▶ [ASSIGNED TASK]
Every record that follows should be output exactly as it is given.

AVAILABLE DATA below:

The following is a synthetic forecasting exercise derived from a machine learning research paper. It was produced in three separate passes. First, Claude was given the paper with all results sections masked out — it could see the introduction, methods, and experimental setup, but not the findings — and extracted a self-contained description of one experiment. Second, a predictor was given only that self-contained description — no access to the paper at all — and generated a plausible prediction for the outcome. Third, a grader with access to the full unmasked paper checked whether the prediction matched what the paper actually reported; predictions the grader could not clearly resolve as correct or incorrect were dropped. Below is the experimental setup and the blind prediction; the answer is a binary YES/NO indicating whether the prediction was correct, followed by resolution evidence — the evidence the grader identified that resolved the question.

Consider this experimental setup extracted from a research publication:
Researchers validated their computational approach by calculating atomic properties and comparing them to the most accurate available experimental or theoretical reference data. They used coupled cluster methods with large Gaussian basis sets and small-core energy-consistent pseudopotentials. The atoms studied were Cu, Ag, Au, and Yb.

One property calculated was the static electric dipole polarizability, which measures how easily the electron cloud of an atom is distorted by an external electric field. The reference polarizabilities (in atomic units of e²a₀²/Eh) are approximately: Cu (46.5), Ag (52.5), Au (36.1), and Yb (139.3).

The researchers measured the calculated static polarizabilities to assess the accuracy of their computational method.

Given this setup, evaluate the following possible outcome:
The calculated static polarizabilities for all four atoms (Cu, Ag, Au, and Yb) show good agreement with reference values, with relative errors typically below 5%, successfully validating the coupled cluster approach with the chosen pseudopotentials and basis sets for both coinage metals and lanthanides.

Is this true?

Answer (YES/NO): YES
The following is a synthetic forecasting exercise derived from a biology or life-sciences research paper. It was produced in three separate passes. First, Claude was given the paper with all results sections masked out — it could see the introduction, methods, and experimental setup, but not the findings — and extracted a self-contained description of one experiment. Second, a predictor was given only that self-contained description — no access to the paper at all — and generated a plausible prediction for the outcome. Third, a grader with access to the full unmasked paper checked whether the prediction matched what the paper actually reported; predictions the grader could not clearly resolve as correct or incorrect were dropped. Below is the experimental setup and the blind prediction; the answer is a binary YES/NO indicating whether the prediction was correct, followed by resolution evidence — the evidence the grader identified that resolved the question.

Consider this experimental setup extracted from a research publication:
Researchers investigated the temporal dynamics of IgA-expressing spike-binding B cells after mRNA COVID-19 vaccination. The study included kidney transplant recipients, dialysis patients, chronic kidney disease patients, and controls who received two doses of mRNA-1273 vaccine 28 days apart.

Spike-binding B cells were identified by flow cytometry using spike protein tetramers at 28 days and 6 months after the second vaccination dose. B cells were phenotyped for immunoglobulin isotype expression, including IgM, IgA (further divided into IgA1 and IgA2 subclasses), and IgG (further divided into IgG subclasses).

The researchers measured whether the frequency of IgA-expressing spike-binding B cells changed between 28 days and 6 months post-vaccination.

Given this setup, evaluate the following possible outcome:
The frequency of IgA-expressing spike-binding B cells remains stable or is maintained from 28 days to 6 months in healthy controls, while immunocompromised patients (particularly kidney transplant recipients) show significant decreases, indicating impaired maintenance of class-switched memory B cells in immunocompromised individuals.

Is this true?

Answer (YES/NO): NO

End of AVAILABLE DATA.

▶ [OUTPUT OF THE EXERCISE]
The following is a synthetic forecasting exercise derived from a machine learning research paper. It was produced in three separate passes. First, Claude was given the paper with all results sections masked out — it could see the introduction, methods, and experimental setup, but not the findings — and extracted a self-contained description of one experiment. Second, a predictor was given only that self-contained description — no access to the paper at all — and generated a plausible prediction for the outcome. Third, a grader with access to the full unmasked paper checked whether the prediction matched what the paper actually reported; predictions the grader could not clearly resolve as correct or incorrect were dropped. Below is the experimental setup and the blind prediction; the answer is a binary YES/NO indicating whether the prediction was correct, followed by resolution evidence — the evidence the grader identified that resolved the question.

Consider this experimental setup extracted from a research publication:
Researchers validated their computational approach by calculating atomic properties and comparing them to the most accurate available experimental or theoretical reference data. They used coupled cluster methods with large Gaussian basis sets and small-core energy-consistent pseudopotentials. The atoms studied were Cu, Ag, Au, and Yb.

One property calculated was the static electric dipole polarizability, which measures how easily the electron cloud of an atom is distorted by an external electric field. The reference polarizabilities (in atomic units of e²a₀²/Eh) are approximately: Cu (46.5), Ag (52.5), Au (36.1), and Yb (139.3).

The researchers measured the calculated static polarizabilities to assess the accuracy of their computational method.

Given this setup, evaluate the following possible outcome:
The calculated static polarizabilities for all four atoms (Cu, Ag, Au, and Yb) show good agreement with reference values, with relative errors typically below 5%, successfully validating the coupled cluster approach with the chosen pseudopotentials and basis sets for both coinage metals and lanthanides.

Is this true?

Answer (YES/NO): YES
The following is a synthetic forecasting exercise derived from a biology or life-sciences research paper. It was produced in three separate passes. First, Claude was given the paper with all results sections masked out — it could see the introduction, methods, and experimental setup, but not the findings — and extracted a self-contained description of one experiment. Second, a predictor was given only that self-contained description — no access to the paper at all — and generated a plausible prediction for the outcome. Third, a grader with access to the full unmasked paper checked whether the prediction matched what the paper actually reported; predictions the grader could not clearly resolve as correct or incorrect were dropped. Below is the experimental setup and the blind prediction; the answer is a binary YES/NO indicating whether the prediction was correct, followed by resolution evidence — the evidence the grader identified that resolved the question.

Consider this experimental setup extracted from a research publication:
Researchers investigated the temporal dynamics of IgA-expressing spike-binding B cells after mRNA COVID-19 vaccination. The study included kidney transplant recipients, dialysis patients, chronic kidney disease patients, and controls who received two doses of mRNA-1273 vaccine 28 days apart.

Spike-binding B cells were identified by flow cytometry using spike protein tetramers at 28 days and 6 months after the second vaccination dose. B cells were phenotyped for immunoglobulin isotype expression, including IgM, IgA (further divided into IgA1 and IgA2 subclasses), and IgG (further divided into IgG subclasses).

The researchers measured whether the frequency of IgA-expressing spike-binding B cells changed between 28 days and 6 months post-vaccination.

Given this setup, evaluate the following possible outcome:
The frequency of IgA-expressing spike-binding B cells remains stable or is maintained from 28 days to 6 months in healthy controls, while immunocompromised patients (particularly kidney transplant recipients) show significant decreases, indicating impaired maintenance of class-switched memory B cells in immunocompromised individuals.

Is this true?

Answer (YES/NO): NO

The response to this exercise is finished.